What you need to do
Please rewrite the lines below with every "cabinet drawer" changed to "kitchen drawer", keeping everything else the same.
★ ★ ★
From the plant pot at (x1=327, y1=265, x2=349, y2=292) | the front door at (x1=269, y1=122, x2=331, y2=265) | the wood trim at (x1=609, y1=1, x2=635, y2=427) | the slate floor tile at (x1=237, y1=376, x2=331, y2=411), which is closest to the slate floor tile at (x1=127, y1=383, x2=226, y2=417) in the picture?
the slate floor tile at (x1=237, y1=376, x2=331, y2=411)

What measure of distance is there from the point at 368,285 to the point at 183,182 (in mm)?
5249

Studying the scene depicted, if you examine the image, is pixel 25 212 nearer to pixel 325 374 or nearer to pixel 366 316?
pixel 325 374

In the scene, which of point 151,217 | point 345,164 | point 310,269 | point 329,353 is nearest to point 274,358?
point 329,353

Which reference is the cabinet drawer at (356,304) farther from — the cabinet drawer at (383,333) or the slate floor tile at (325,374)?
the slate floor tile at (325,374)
★ ★ ★
Response below
From the plant pot at (x1=327, y1=265, x2=349, y2=292) | the front door at (x1=269, y1=122, x2=331, y2=265) | the wood trim at (x1=609, y1=1, x2=635, y2=427) | the slate floor tile at (x1=237, y1=376, x2=331, y2=411), which is closest to the slate floor tile at (x1=127, y1=383, x2=226, y2=417) in the picture?
the slate floor tile at (x1=237, y1=376, x2=331, y2=411)

What measure of distance is there from the point at 368,285 to the point at 183,182 (in mm)?
5249

Studying the scene depicted, if you examine the image, is pixel 25 212 nearer to pixel 325 374 or nearer to pixel 366 316?
pixel 325 374

In the scene, which of point 151,217 | point 345,164 | point 310,269 | point 329,353 is nearest to point 274,358?
point 329,353

Which reference is the kitchen drawer at (356,304) farther from — the kitchen drawer at (383,333) or the slate floor tile at (325,374)?
the slate floor tile at (325,374)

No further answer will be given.